[Excerpts from a spatial dataset]
--

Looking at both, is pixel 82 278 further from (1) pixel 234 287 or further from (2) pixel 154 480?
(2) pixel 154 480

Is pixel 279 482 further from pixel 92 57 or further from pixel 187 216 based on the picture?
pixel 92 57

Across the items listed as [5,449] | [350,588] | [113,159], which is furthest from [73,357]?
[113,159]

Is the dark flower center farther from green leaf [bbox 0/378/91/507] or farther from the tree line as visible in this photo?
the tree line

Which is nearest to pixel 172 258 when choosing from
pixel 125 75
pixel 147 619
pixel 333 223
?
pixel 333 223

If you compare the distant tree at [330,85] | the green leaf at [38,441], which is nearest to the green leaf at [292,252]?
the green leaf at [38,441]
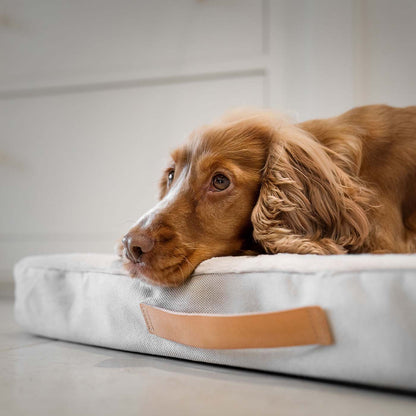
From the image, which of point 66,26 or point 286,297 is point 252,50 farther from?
point 286,297

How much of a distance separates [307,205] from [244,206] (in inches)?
6.5

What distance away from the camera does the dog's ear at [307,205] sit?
136 centimetres

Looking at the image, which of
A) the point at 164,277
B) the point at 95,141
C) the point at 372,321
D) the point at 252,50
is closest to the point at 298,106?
the point at 252,50

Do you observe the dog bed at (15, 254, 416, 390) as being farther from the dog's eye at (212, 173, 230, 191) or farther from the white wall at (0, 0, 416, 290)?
the white wall at (0, 0, 416, 290)

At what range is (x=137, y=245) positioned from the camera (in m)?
1.24

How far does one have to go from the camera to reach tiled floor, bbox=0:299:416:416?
874 mm

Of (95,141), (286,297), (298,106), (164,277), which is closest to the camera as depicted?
(286,297)

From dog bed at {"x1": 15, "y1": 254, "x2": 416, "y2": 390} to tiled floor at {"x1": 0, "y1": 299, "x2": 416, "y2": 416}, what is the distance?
36mm

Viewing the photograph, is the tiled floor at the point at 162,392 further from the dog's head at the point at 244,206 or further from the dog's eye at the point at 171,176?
the dog's eye at the point at 171,176

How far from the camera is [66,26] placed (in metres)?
3.29

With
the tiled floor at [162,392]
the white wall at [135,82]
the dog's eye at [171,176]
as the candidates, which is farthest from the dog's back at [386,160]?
the white wall at [135,82]

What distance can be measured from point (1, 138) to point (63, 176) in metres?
0.58

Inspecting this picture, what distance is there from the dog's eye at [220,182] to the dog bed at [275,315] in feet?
0.76

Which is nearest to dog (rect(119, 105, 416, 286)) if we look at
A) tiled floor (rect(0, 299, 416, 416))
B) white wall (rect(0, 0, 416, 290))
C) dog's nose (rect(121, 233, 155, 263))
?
dog's nose (rect(121, 233, 155, 263))
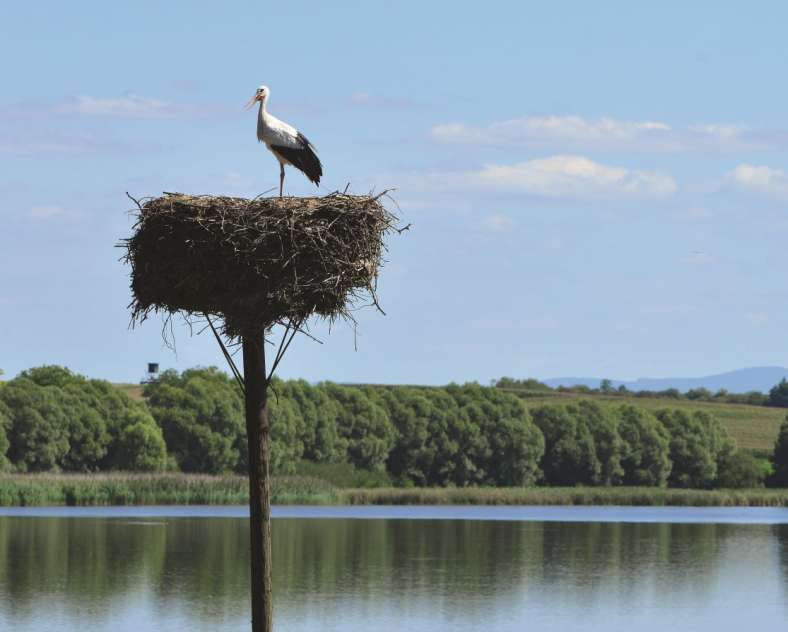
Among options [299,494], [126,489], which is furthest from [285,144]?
[299,494]

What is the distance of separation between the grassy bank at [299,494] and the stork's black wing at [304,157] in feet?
214

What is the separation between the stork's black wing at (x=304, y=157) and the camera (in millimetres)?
22484

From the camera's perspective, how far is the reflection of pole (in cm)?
2003

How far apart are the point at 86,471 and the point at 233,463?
9.19 meters

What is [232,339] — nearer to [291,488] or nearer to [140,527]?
[140,527]

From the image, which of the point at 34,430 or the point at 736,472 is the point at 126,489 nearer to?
the point at 34,430

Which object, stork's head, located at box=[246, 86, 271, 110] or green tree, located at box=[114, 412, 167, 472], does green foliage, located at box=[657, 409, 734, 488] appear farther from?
stork's head, located at box=[246, 86, 271, 110]

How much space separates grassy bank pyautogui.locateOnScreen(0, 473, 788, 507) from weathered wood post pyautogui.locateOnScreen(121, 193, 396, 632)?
67341 millimetres

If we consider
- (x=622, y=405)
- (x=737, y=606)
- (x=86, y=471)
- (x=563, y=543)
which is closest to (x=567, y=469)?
(x=622, y=405)

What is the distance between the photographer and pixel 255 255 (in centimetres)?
1959

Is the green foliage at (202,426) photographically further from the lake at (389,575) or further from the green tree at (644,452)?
the green tree at (644,452)

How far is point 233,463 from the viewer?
102562 millimetres

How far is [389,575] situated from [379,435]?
63724 millimetres

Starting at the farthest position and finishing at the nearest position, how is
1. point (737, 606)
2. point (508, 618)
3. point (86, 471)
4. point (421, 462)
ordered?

--

▶ [Given problem]
Pictures in the records should not appear in your copy, but everything else must be transcribed exactly.

▶ [Answer to the exercise]
Looking at both, is pixel 82 278 further from (1) pixel 234 287 or further from (2) pixel 154 480?
(2) pixel 154 480

Is pixel 279 482 further from pixel 92 57 or further from pixel 187 216 based on the picture?
pixel 92 57

Across the items listed as [5,449] | [350,588] | [113,159], which is furthest from [73,357]?
[113,159]

Is the dark flower center farther from green leaf [bbox 0/378/91/507] or farther from the tree line as visible in this photo?
the tree line

Which is nearest to pixel 172 258 when choosing from
pixel 125 75
pixel 147 619
pixel 333 223
?
pixel 333 223

If you compare the distant tree at [330,85] | the green leaf at [38,441], which is nearest to the green leaf at [292,252]?
the green leaf at [38,441]
From the image, which of point 66,26 or point 286,297 is point 252,50 farther from?
point 286,297

How much of a distance separates [307,205] from [244,206] (in inches)?
6.5

What distance away from the camera does the dog's ear at [307,205] sit?
136 centimetres

Looking at the image, which of
A) the point at 164,277
B) the point at 95,141
C) the point at 372,321
D) the point at 252,50
is closest to the point at 298,106?
the point at 252,50

Do you observe the dog bed at (15, 254, 416, 390) as being farther from the dog's eye at (212, 173, 230, 191) or farther from the white wall at (0, 0, 416, 290)?
the white wall at (0, 0, 416, 290)

At what range is (x=137, y=245) positioned from the camera (in m)?
1.24

How far does one have to go from the camera to reach tiled floor, bbox=0:299:416:416?
874 mm

Of (95,141), (286,297), (298,106), (164,277), which is closest to the camera as depicted?
(286,297)

From dog bed at {"x1": 15, "y1": 254, "x2": 416, "y2": 390} to tiled floor at {"x1": 0, "y1": 299, "x2": 416, "y2": 416}, what is the distance?
36mm

Viewing the photograph, is the tiled floor at the point at 162,392 further from the dog's head at the point at 244,206 or further from the dog's eye at the point at 171,176?
the dog's eye at the point at 171,176

How far from the camera is [66,26] placed (in metres)?
3.29

With
the tiled floor at [162,392]
the white wall at [135,82]
the dog's eye at [171,176]
as the candidates, which is farthest from the dog's back at [386,160]?
the white wall at [135,82]

What distance can be measured from point (1, 138) to point (63, 176) in metres?
0.58

Inspecting this picture, what distance is there from the dog's eye at [220,182] to the dog bed at [275,315] in feet?
0.76

Which is nearest to dog (rect(119, 105, 416, 286)) if we look at
A) tiled floor (rect(0, 299, 416, 416))
B) white wall (rect(0, 0, 416, 290))
C) dog's nose (rect(121, 233, 155, 263))
?
dog's nose (rect(121, 233, 155, 263))
Among options [299,494], [126,489], which is furthest from [285,144]?
[299,494]

What is the distance of separation between the grassy bank at [299,494] and the stork's black wing at [304,157] in feet?
214

What is the separation between the stork's black wing at (x=304, y=157) and the camera (in millimetres)?
22484

From the camera's perspective, how far is the reflection of pole (in cm)?
2003

How far apart are the point at 86,471 and the point at 233,463?
9.19 meters

What is [232,339] — nearer to [291,488] or nearer to [140,527]?
[140,527]

From the image, which of the point at 34,430 or the point at 736,472 is the point at 126,489 nearer to?
the point at 34,430

Which object, stork's head, located at box=[246, 86, 271, 110] or green tree, located at box=[114, 412, 167, 472], does green foliage, located at box=[657, 409, 734, 488] appear farther from?
stork's head, located at box=[246, 86, 271, 110]

How much space separates grassy bank pyautogui.locateOnScreen(0, 473, 788, 507) from weathered wood post pyautogui.locateOnScreen(121, 193, 396, 632)?
67341 millimetres

If we consider
- (x=622, y=405)
- (x=737, y=606)
- (x=86, y=471)
- (x=563, y=543)
which is closest to (x=567, y=469)?
(x=622, y=405)

What is the distance between the photographer and pixel 255 255 (in centimetres)?
1959

Is the green foliage at (202,426) photographically further from the lake at (389,575) or further from the green tree at (644,452)?
the green tree at (644,452)

How far is point 233,463 from the viewer?
102562 millimetres

How far is [389,575] situated from [379,435]?
63724 millimetres

Starting at the farthest position and finishing at the nearest position, how is
1. point (737, 606)
2. point (508, 618)
3. point (86, 471)
4. point (421, 462)
ordered?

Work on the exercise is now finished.